黑石船





  来人俱皆静了下来,展翼云接着说道:“谁知道‘黑石船’是什么样子?”
  众人互望着,然后摇头,过清照却突然娇声道:“女孩子能说话吗?”
  古存文对过府最熟,他的娇妻,更是过清照姑娘的闺友,深知这位姑娘难惹,立刻开口道:“这里没有男孩子女孩子之分。”
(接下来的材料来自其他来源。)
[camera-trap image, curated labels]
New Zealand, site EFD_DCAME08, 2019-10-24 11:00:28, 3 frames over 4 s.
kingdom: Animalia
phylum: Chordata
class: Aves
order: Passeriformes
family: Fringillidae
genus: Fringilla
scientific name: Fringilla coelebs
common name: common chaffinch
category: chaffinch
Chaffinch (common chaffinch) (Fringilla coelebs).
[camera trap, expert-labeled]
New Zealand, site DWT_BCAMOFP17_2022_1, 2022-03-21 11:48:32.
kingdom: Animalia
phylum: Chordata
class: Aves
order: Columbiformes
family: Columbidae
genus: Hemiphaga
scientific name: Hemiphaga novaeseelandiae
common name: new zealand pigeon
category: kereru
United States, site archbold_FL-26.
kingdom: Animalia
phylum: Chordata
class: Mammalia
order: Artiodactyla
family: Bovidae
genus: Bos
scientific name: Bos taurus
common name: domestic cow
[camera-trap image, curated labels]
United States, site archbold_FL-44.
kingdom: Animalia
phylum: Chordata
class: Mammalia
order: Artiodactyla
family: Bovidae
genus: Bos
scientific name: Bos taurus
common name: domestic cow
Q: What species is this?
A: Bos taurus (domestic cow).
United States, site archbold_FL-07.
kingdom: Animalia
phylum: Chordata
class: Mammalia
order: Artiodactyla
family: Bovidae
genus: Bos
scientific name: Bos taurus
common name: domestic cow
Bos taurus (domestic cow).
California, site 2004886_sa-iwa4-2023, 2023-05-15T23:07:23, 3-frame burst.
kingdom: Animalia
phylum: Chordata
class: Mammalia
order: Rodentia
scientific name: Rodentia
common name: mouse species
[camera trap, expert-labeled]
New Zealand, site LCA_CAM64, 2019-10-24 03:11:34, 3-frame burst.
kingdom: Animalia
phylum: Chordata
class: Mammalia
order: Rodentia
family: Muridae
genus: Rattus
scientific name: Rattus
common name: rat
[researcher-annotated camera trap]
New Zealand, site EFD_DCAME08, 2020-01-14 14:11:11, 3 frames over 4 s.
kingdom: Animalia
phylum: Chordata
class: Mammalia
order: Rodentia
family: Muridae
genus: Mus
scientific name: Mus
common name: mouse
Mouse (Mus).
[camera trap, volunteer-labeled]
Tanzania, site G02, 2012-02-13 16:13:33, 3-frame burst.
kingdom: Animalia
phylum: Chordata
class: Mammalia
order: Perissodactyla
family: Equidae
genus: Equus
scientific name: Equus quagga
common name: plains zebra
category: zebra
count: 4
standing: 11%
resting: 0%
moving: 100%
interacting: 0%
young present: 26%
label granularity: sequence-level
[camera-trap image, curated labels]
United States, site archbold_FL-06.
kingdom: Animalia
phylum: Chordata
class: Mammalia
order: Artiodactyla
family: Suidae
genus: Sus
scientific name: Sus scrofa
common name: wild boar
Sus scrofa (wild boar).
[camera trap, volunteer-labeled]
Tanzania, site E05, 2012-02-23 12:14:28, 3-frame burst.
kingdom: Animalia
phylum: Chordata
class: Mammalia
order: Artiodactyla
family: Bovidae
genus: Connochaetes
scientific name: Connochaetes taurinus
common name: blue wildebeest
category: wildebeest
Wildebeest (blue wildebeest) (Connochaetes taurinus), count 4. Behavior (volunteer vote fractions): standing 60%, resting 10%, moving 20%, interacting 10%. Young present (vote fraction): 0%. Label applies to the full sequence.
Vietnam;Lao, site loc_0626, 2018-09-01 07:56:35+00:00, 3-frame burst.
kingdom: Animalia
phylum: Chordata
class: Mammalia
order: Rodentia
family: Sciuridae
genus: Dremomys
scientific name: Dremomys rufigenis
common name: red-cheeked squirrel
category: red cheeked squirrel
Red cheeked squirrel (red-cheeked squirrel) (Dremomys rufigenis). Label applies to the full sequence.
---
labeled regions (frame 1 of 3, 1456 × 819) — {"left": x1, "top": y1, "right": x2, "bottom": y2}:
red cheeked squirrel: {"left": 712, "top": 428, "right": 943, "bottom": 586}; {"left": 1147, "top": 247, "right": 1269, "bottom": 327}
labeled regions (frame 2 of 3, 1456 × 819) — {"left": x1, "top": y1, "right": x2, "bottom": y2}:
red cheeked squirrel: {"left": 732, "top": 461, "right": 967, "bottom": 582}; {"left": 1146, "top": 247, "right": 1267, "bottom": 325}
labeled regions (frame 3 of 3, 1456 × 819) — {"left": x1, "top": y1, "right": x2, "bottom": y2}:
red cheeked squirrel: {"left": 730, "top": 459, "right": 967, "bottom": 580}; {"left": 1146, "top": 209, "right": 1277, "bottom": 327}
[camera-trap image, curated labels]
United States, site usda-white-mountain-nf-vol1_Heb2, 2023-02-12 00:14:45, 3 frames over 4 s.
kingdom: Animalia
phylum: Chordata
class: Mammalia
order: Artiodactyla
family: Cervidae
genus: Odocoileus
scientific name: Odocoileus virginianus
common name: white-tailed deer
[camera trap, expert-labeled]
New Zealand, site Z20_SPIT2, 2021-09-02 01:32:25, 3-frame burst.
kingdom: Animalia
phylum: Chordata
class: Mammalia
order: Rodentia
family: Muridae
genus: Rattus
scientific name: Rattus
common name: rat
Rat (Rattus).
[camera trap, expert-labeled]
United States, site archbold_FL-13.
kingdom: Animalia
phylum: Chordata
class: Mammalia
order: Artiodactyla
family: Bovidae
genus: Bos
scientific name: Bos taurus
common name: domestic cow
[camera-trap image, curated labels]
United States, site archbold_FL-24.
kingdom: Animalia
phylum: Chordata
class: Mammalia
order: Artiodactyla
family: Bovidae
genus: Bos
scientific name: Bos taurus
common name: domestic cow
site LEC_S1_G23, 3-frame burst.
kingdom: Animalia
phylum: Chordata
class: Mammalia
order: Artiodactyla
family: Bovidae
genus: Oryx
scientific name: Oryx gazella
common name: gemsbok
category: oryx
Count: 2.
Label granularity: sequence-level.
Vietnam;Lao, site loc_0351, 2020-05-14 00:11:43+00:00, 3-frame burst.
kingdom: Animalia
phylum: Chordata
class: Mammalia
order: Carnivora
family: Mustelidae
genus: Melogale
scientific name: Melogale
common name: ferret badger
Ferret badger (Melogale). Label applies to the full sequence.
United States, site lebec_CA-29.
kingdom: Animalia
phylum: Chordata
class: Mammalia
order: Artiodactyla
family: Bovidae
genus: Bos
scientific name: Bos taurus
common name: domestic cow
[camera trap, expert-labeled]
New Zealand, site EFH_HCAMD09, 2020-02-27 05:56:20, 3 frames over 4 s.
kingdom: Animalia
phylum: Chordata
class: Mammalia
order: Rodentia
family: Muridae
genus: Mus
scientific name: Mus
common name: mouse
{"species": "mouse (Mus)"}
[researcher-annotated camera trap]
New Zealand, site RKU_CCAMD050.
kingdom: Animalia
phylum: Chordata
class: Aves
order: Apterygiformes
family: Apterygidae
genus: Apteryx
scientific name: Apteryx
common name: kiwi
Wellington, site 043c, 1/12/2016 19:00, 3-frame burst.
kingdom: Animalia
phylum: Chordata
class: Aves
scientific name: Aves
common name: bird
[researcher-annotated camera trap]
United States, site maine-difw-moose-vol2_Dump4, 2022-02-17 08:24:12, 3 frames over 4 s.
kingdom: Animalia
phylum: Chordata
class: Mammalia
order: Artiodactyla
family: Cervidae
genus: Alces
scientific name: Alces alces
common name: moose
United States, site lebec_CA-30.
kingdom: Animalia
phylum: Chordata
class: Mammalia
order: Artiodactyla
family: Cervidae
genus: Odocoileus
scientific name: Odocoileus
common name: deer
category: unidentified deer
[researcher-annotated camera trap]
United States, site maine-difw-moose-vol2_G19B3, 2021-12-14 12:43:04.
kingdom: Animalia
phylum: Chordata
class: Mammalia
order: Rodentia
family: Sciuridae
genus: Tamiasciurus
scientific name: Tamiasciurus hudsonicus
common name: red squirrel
  过清照娇笑一声,道:“你是在买我文卿姐姐的好,对不?”
  古存文道:“好心没有好报,咱们别讲话最好!”
  过清照道:“这可是你说的,今后再得罪了文卿姊姊,别来求我!”
  说的古存文脸全红了,惹得展、雷和仇磊石,个个含笑,过万乘眉头一皱,对乃妹道:“你有话就说,谁也没拦着你。”
  过清照道:“谁拦?我只要想开口,看谁能拦得住!”
  古存文一笑道:“大家听,这是多厉害的话!”
  过清照道:“说我厉害,好,我就老实点闭上嘴,反正那‘黑石船’又不关我的事,我才懒得多烦心呢。”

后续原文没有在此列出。